**Task requirements:**
**A.** According to the forum thread on compressing GUID data, what can gzip also compress inside the data object besides duplicate GUIDs?
**B.** Continue the forum thread on compressing GUID data from where it stops.

**Selected text:**
--- Begin ---

In any way you should examine why your page is so slowly. If the program works in LAN, then the transferring of even 1MB of data can be quick enough. Probably the page is slowly during placing of the data on the web page. I mean the following. If you modify some element on the page the position of all existing elements have to be recalculated. If you would be work with disconnected DOM objects first and then place the whole portion of data on the page you can improve the performance dramatically. You don't posted in the question which technology you use in you web application so I don't include any examples. If you use jQuery for example I could give some example which clear more what I mean.
The lookup index you propose is nothing else than a "custom" compression scheme. As amdmax stated, this will increase your performance if you have a lot of the same GUIDs, but so will gzip.
IMHO, the extra effort of writing the custom coding will not be worth it.
Oleg states correctly, that it might be worth fetching the data only when the user needs it. But this of course depends on your specific requirements.
if simply gzipping the response will compress it enough that this extra effort is not worth it?
The answer is: Yes, it will.
Compressing the data will remove redundant parts as good as possible (depending on the algorithm) until decompression.
To get sure, just send/generate the data uncompressed and compressed and compare the results. You can count the duplicate GUIDs to calculate how big your data block would be with the dictionary compression method. But I guess gzip will be better because it can also compress the syntactic elements like braces, colons, etc. inside your data object.
So what you are trying to accomplish is Dictionary compression, right?
http://en.wikibooks.org/wiki/Data_Compression/Dictionary_compression
What you will get instead of Guids which are 16 bytes long is int which is 4 bytes long. And you will get a dictionary full of key value pairs that will associate each guid to some int value, right?

--- End ---

**Dataset excerpt:**
--- Begin ---

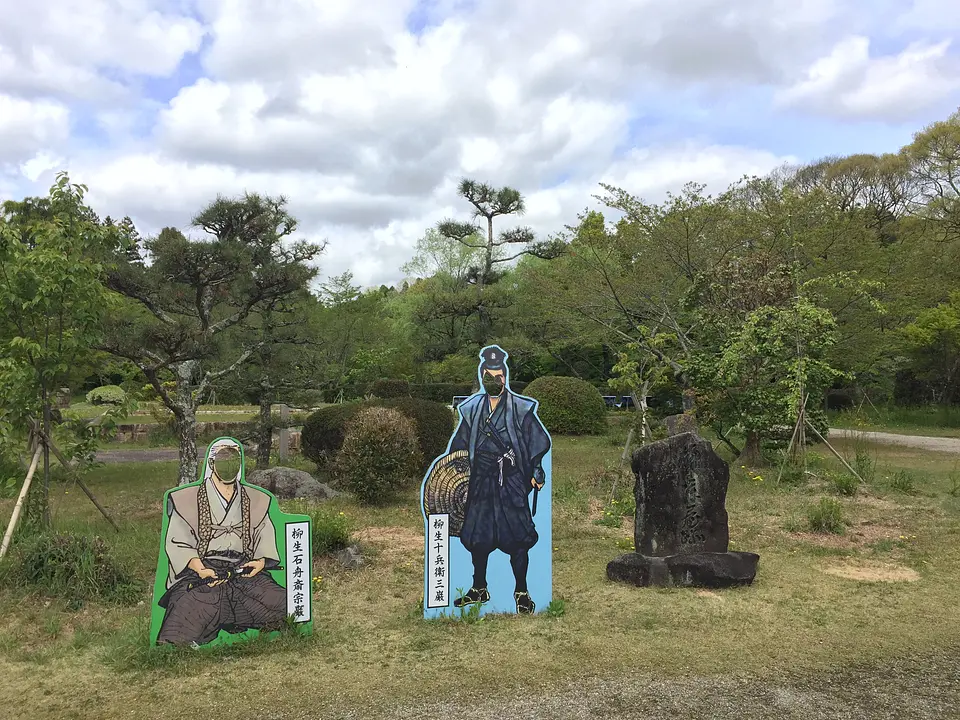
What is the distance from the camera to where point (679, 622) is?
4488 mm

--- End ---

**Responses for each task:**
**A.** Syntactic elements such as braces and colons.

**B.**
It will decrease your transfer time when there're many objects with the same id used. But will spend CPU time before transfer to compress and after transfer to decompress. So what is the amount of data you transfer? Is it mb / gb / tb? And is there any good reason to compress it before sending?
I do not know how dynamic is your data, but I would
on a first call send two directories/dictionaries mapping short ids to long GUIDS, one for your associations and on for your employees e.g. {1: AssoGUID1, 2: AssoGUID2,...} and {1: EmpGUID1, 2:EmpGUID2,...}. These directories may also contain additional information on the Associations and Employees instances; I suspect you do not simply display GUIDs
on subsequent calls just send the index of Employees per Association { 1: [2,4,5], 3:[2,4], ...}, the key being the association short id and the ids in the array value, the short ids of the employees. Given your description building the reverse index: Employee to Associations may give better result size wise (but higher processing)
Then its all down to associative arrays manipulations which is straightforward in JS.
Again, if your data is (very) dynamic server side, the two directories will soon be obsolete and maintaining synchronization may cost you a lot.
I would start by answering the following questions:
What are the performance requirements? Are there size requirements? Speed requirements? What is the minimum performance that is truly needed?
What are the current performance metrics? How far are you from the requirements?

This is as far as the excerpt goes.